Trecho
★ ★ ★ ★ ★

Quem acompanha meu trabalho sabe que esse é um dos jogos mais bem feitos do ponto de vista histórico: eu analisei os dois jogos no meu canal Brasão de Armas. Porém, o “problema” está no segundo jogo.
Muitos estão furiosos com a maneira com que Henry pode usar sua “espada” no jogo: Henry tem a possibilidade de escolher se envolver ou não em um relacionamento gay. Mas vamos entender primeiro o contexto histórico do jogo: início do século XV na região da Bohemia, atual República Tcheca.
Por ser um jogo histórico, baseado na Idade Média, muitos estão dizendo que Henry não poderia ser gay, pois os gays eram perseguidos e até mortos pela igreja; se eles existissem, seriam queimados e deixariam de existir.
Esse raciocínio é no mínimo infantil, pois o jogo está mostrando apenas o caso de uma pessoa, não está normalizando a prática como se ela fosse aceita na sociedade
No próprio jogo, vemos personagens mostrando como a sociedade não tolerava gays, ao mesmo tempo, em que prova que eles existiam. Além disso, é óbvio que seria impossível a igreja perseguir e matar todos os gays medievais.
Contudo, quando saímos da militância estúpida, que infecta muitos à esquerda e à direita, e começamos a estudar de verdade o período, entendemos que não há nada de errado, do ponto de vista histórico, ter havido um Henry gay.
Por exemplo, o artigo escrito pelo medievalista Arno Karlen chamado “Heresia Homosexual” diz na página 45 que a prática (homossexual) era conhecida e ia das classes mais baixas até as mais altas: “Reclamações da homossexualidade ocorriam na Espanha e Suíça.
Havia menções à prostituição homossexual, ao lesbianismo e ao travestismo em Roma e Veneza. Acusações bastante confiáveis de homossexualidade foram feitas contra muitos nobres, reis e clérigos ilustres em toda a Europa.

★ ★ ★ ★ ★

Linhas fornecidas
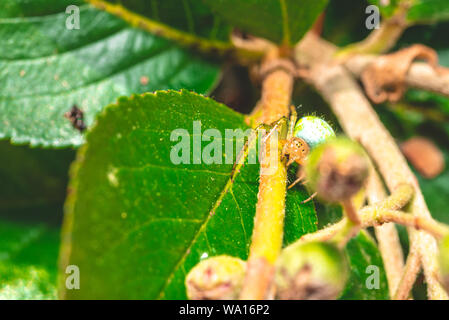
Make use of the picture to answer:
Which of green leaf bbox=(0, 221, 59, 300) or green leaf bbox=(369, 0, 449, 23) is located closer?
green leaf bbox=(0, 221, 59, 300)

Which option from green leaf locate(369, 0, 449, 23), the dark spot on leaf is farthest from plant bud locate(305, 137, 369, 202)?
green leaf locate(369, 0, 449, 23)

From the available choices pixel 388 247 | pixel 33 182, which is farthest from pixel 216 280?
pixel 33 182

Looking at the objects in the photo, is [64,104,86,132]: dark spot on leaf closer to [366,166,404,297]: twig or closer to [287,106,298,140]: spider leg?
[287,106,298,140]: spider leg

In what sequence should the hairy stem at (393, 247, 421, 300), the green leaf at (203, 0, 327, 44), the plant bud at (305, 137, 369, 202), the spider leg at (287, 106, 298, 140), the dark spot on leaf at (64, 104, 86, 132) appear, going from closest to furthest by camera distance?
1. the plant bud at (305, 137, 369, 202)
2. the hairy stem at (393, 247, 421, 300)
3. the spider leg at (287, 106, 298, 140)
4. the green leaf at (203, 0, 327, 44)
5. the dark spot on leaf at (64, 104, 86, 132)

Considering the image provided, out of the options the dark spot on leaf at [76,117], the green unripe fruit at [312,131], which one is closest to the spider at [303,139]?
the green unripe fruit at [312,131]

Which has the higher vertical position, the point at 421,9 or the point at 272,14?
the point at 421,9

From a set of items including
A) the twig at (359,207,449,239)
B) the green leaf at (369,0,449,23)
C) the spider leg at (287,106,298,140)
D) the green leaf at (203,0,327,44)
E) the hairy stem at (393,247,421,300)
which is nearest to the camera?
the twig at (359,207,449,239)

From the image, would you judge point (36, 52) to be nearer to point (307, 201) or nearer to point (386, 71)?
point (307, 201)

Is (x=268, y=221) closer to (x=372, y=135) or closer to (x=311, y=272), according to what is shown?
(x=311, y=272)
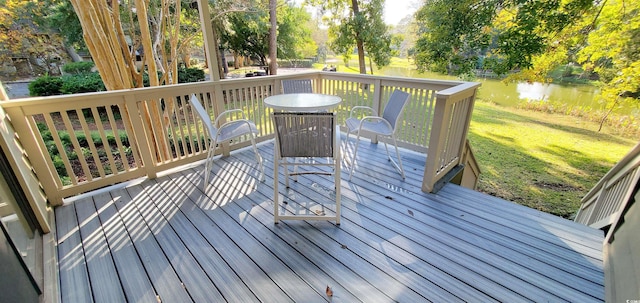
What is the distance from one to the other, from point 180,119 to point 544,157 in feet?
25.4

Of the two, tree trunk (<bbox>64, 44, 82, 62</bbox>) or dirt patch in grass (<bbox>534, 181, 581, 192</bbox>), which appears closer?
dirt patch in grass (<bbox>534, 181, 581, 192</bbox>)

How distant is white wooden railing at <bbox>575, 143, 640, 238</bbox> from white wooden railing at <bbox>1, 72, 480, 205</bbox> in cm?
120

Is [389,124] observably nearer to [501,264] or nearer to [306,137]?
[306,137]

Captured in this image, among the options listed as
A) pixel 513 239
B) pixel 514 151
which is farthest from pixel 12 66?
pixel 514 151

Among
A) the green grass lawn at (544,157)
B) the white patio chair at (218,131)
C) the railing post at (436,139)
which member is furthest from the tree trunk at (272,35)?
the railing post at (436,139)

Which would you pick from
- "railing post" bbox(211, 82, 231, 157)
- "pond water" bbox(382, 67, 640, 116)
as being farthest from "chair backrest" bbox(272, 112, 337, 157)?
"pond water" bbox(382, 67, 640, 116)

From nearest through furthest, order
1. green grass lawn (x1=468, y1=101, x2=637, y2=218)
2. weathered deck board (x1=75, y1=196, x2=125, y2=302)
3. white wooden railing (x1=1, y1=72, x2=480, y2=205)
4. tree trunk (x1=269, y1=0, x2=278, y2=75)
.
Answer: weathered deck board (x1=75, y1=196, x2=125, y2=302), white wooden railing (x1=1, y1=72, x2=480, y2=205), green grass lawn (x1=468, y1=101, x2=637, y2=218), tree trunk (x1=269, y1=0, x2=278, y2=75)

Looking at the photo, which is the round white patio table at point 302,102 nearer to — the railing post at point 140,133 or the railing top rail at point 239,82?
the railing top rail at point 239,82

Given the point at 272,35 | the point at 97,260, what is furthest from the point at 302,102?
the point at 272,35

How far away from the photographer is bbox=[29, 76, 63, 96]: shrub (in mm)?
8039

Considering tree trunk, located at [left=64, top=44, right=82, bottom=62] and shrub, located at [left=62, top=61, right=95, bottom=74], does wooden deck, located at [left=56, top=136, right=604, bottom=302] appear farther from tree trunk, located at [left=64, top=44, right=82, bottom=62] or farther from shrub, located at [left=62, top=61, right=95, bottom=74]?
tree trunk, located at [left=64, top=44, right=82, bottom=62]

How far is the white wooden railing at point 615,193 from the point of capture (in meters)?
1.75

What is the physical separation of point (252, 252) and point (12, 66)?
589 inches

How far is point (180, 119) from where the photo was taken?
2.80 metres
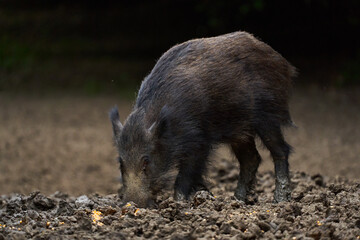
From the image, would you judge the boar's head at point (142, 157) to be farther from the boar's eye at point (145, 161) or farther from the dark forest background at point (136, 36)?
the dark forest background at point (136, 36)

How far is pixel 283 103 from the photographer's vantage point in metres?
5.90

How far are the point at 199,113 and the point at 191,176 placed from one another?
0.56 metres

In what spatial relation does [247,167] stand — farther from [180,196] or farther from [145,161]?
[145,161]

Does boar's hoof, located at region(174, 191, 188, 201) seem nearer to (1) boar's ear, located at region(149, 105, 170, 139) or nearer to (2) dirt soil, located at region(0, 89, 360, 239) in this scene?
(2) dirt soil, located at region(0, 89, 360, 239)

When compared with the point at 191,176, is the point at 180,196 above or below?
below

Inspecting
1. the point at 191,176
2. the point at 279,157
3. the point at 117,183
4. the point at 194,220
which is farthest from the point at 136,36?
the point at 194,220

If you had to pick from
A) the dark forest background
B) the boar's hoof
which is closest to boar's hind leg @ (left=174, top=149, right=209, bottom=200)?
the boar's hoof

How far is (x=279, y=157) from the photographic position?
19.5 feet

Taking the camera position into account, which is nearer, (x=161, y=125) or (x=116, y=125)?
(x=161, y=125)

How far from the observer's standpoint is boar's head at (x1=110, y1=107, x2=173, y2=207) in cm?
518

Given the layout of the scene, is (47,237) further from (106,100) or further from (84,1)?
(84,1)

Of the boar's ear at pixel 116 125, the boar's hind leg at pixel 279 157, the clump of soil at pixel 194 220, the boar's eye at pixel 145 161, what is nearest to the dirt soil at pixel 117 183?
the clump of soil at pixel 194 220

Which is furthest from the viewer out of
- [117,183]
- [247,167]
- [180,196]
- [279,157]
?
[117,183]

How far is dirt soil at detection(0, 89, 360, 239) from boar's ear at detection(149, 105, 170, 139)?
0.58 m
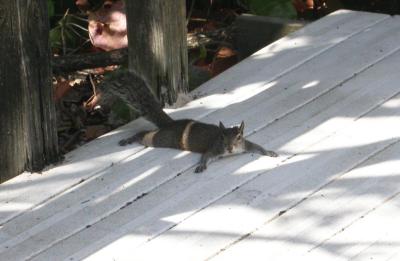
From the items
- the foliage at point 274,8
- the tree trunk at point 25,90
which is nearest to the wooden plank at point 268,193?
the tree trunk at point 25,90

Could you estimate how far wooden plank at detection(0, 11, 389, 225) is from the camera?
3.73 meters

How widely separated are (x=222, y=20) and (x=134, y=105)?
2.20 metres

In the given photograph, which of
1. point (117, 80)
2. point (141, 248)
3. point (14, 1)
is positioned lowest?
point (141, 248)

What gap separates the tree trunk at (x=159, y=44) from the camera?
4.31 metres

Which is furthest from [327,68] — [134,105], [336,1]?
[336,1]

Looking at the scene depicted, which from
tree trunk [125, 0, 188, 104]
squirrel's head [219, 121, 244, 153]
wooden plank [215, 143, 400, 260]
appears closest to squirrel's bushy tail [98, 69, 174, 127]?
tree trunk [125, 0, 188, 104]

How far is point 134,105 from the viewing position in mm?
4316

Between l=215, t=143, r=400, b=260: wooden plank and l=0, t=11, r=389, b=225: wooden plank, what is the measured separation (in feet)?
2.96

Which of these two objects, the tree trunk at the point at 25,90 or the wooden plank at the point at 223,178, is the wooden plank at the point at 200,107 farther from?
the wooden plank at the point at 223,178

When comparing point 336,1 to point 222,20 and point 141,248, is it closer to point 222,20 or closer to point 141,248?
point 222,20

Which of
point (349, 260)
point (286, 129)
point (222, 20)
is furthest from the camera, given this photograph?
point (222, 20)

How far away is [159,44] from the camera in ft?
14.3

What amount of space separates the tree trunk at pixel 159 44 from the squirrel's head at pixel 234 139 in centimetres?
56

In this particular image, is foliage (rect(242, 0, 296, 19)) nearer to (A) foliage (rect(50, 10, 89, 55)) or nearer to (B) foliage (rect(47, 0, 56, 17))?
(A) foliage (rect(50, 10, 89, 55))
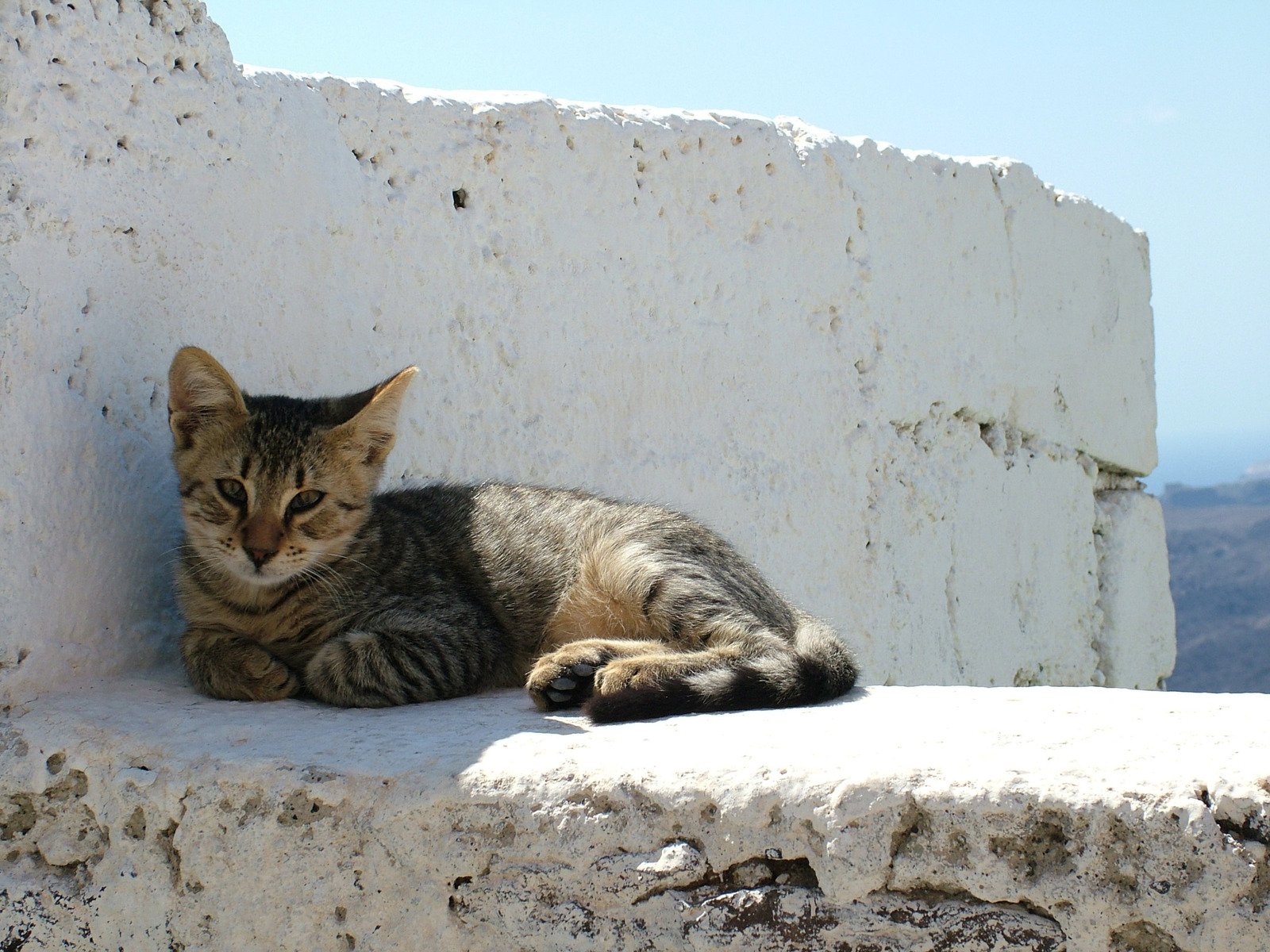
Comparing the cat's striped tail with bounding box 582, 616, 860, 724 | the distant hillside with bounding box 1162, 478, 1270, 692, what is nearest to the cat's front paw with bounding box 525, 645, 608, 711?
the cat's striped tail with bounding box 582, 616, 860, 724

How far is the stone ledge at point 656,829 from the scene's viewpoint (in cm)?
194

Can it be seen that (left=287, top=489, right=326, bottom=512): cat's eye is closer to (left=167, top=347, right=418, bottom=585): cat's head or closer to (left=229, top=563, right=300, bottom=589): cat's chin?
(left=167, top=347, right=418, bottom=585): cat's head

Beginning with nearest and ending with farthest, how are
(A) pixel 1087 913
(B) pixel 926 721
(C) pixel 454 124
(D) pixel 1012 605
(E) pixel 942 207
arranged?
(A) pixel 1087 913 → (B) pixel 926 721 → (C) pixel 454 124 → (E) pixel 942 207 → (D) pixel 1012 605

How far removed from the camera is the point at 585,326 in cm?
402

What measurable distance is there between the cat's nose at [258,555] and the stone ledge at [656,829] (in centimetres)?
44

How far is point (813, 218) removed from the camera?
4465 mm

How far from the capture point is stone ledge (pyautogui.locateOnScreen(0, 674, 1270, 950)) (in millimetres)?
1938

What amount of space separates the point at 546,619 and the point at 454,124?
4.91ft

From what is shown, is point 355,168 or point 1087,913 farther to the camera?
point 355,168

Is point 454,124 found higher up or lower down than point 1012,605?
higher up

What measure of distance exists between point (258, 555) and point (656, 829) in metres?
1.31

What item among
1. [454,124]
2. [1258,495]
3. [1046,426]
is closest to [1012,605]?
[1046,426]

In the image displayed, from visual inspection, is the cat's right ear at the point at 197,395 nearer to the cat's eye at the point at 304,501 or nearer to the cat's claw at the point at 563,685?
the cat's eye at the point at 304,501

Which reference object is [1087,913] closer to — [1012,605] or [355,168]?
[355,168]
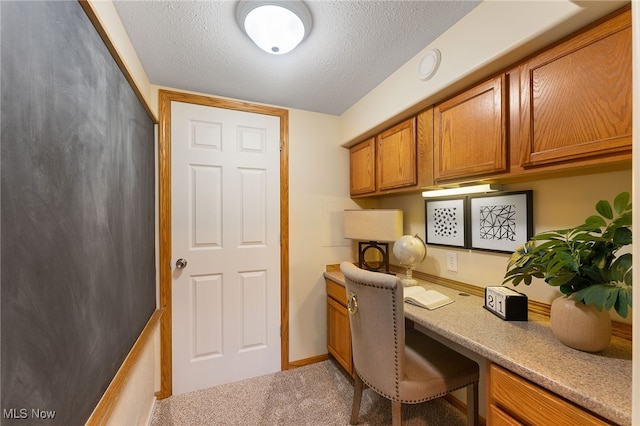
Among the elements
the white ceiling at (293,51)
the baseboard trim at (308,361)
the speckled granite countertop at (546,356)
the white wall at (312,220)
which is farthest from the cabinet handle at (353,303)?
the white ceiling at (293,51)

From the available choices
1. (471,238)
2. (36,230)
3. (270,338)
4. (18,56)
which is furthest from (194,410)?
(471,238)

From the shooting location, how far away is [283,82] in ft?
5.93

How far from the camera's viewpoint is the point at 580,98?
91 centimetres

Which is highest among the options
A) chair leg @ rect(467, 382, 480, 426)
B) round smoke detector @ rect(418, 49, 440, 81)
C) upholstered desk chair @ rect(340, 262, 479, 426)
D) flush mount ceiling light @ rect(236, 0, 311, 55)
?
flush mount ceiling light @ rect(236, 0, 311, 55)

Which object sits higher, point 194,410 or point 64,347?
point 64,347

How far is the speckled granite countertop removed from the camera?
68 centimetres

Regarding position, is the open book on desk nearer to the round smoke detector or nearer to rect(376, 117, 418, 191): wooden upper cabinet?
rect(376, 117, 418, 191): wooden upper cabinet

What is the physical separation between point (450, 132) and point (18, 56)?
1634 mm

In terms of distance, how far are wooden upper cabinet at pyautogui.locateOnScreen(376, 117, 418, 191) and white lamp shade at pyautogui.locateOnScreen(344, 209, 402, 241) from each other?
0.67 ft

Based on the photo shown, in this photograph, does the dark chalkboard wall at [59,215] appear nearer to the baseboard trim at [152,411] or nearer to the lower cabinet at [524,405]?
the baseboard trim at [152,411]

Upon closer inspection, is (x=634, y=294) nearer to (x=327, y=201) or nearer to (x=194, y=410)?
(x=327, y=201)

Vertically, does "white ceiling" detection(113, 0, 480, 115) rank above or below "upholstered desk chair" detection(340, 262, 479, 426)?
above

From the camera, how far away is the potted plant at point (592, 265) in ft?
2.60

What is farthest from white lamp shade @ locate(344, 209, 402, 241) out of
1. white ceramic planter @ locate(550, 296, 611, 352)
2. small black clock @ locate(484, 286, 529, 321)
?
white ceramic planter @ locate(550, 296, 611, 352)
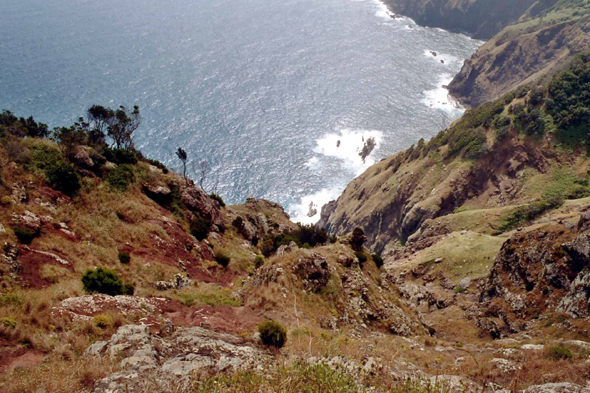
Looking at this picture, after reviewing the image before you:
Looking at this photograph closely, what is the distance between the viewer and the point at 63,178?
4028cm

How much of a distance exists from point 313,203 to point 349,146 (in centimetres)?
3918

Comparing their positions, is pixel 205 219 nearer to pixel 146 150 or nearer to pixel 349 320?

★ ★ ★ ★ ★

Atividades
- A) Responda às perguntas abaixo com base no trecho.
(i) Em que época e em que região se situa o contexto histórico do jogo?
(ii) Qual é o nome do canal em que o autor analisou os jogos?
(iii) Em que página do artigo de Arno Karlen está a afirmação citada?
- B) Diga se cada afirmação abaixo está de acordo com o trecho, citando as palavras que decidem a resposta.
(i) O autor analisou os dois jogos em seu canal.
(ii) O "problema" está no primeiro jogo.
(iii) O artigo de Karlen menciona reclamações da homossexualidade na Espanha e na Suíça.
- C) Reproduza fielmente a parte do trecho que vai de "Por ser um jogo" a "os gays medievais.".

Respostas em ordem
- A)
(i) No início do século XV, na região da Bohemia, atual República Tcheca.
(ii) Brasão de Armas.
(iii) Na página 45.

- B)
(i) Sim: "eu analisei os dois jogos no meu canal Brasão de Armas".
(ii) Não: "o “problema” está no segundo jogo".
(iii) Sim: "Reclamações da homossexualidade ocorriam na Espanha e Suíça."

- C)
Por ser um jogo histórico, baseado na Idade Média, muitos estão dizendo que Henry não poderia ser gay, pois os gays eram perseguidos e até mortos pela igreja; se eles existissem, seriam queimados e deixariam de existir.
Esse raciocínio é no mínimo infantil, pois o jogo está mostrando apenas o caso de uma pessoa, não está normalizando a prática como se ela fosse aceita na sociedade
No próprio jogo, vemos personagens mostrando como a sociedade não tolerava gays, ao mesmo tempo, em que prova que eles existiam. Além disso, é óbvio que seria impossível a igreja perseguir e matar todos os gays medievais.